Scroll.in published an excerpt from the book with the title, "From the biography: When Jagadish Chandra Bose’s father put his young son under an ex-pirate’s care." ThePrint published another excerpt with the comment, "Sudipto... delves into the life of a reluctant, forgotten physicist." It had an ambiguous title, though: "JC Bose didn’t invent the radio. But Bengalis think he did, way before Marconi."

Some readers have critiqued factual liberties in the book in the form of creative licence, and some academics have criticized a dearth of scientific references.

**DATA UNDER STUDY**
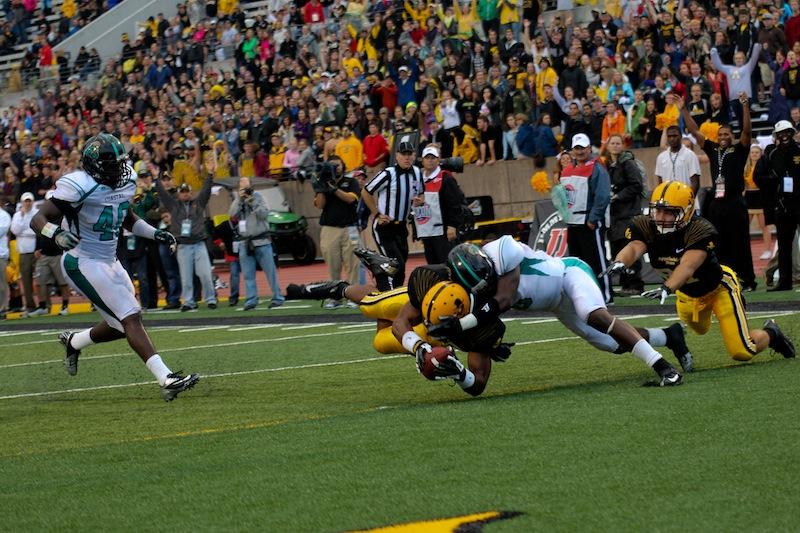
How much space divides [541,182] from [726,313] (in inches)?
446

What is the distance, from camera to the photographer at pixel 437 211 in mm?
14336

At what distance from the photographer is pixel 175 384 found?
9180mm

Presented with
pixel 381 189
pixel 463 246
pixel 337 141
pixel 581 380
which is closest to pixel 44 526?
pixel 463 246

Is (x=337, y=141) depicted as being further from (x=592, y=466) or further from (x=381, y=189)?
(x=592, y=466)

**REQUIRED WORK**
#1 From the passage on the Bose biography, copy verbatim the stretch from "Some readers have" through "of scientific references.".
#2 Answer these from the passage on the Bose biography:
(a) Which outlet ran the excerpt about Bose's father placing him in an ex-pirate's care?
(b) What two words does ThePrint's comment use to describe the physicist?
(c) What have some academics criticized about the book?
The lines come from a source unrelated to the passage on the Bose biography.

**SOLUTIONS IN ORDER**
#1
Some readers have critiqued factual liberties in the book in the form of creative licence, and some academics have criticized a dearth of scientific references.

#2
(a) Scroll.in
(b) Reluctant and forgotten
(c) A dearth of scientific references